On ne saurait trop insister sur le fait que cet horrible appauvrissement est causé par la surexploitation des masses haïtiennes par les États-Unis et d’autres sociétés mondiales, soutenues par leurs gouvernements, qui s’emparent des ressources du pays et versent à ses travailleurs des salaires de famine.
Environ 22% du produit intérieur brut d’Haïti sont des envois de fonds envoyés par les 5 millions d’Haïtiens vivant à l’extérieur du pays.
Violence et situation politique
La pauvreté, la maladie et la faim sont étroitement liées à la situation politique et à la violence associée en Haïti. La classe dirigeante d’Haïti n’a pas organisé d’élections présidentielles depuis sept ans. Le Premier ministre/président par intérim Ariel Henry a été nommé par le CORE groupe – un comité non officiel composé des États-Unis, du Canada et de la France ainsi que d’autres puissances impérialistes. Depuis janvier dernier, il n’y a plus eu d’élus en Haïti.
En plus de devenir le principal centre de transbordement de drogues destinées aux États-Unis, principalement de la cocaïne et de la marijuana, des armes à feu et des munitions de plus en plus sophistiquées et de gros calibre font l’objet d’un trafic vers Haïti, parfois par le biais d’intermédiaires. Ces armes, qui sont évidemment des articles rentables, proviennent en grande partie de marchands d’armes en Floride, sur la base des quelques interceptions que les douanes américaines ont gérées. Sans ce commerce d’armes, la violence en Haïti s’estomperait.

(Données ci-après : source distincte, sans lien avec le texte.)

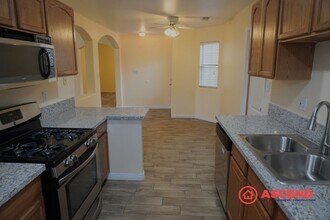 2928 Meadow Ridge Ave in Bakersfield, CA - Building Photo - Building Photo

Il y a un différend au sein du mouvement progressiste haïtien sur la façon de caractériser les groupes armés en Haïti. Une position est que tous ces groupes armés sont réactionnaires et devraient être démantelés. L’autre admet que certains groupes armés se livrent criminellement à des enlèvements, des extorsions, des viols et des vols, mais que d’autres sont essentiellement des groupes armés d’autodéfense de quartier.
Les États-Unis ont traditionnellement utilisé l’excuse de la «violence des gangs» comme justification de leur intervention en Haïti, ignorant le fait qu’ils n’ont pas mis en œuvre le boycott des armes que Washington a déclaré [et qui] empêcherait les armes d’atteindre Haïti.

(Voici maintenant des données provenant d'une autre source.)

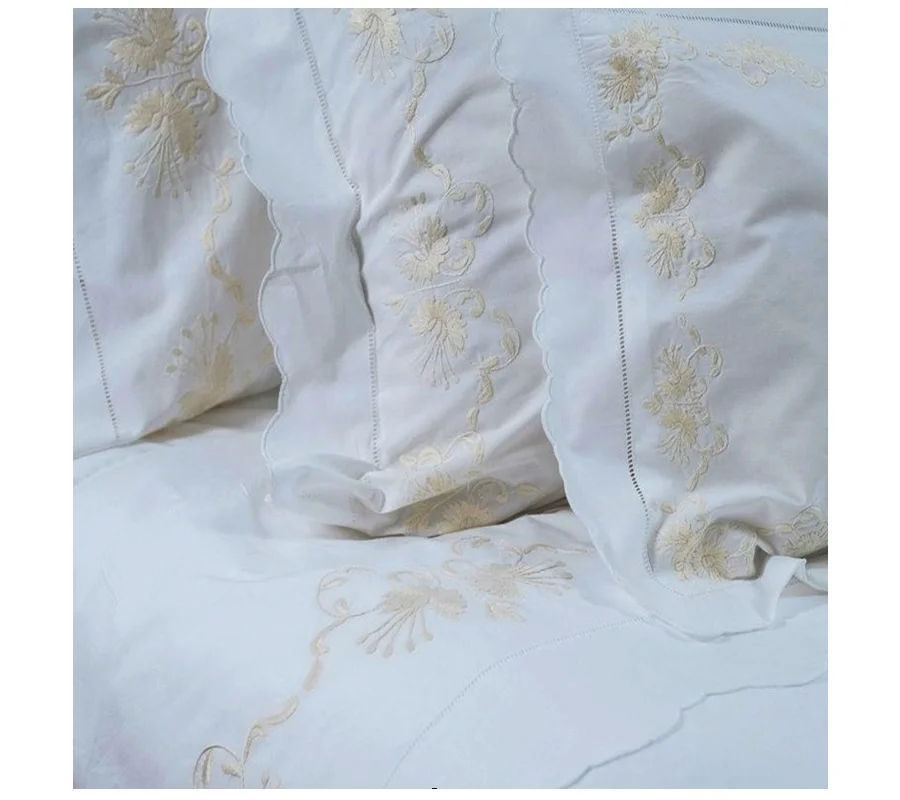 Embroidery Yellow Daisy Design Duvet Bedding Set The Luxury Cotton Embroidery Comforter and Pillowcases for Home Hotel Wedding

La violence a chassé les gens de chez eux. Des dizaines de milliers d’Haïtiens ont été déplacés à l’intérieur du pays. Les écoles ont fermé et des institutions comme les hôpitaux ont eu du mal à fonctionner.
Le journal progressiste Haïti-Liberté a appelé tous les patriotes, jeunes et moins jeunes, à s’unir et à créer une force d’autodéfense pour toute la nation.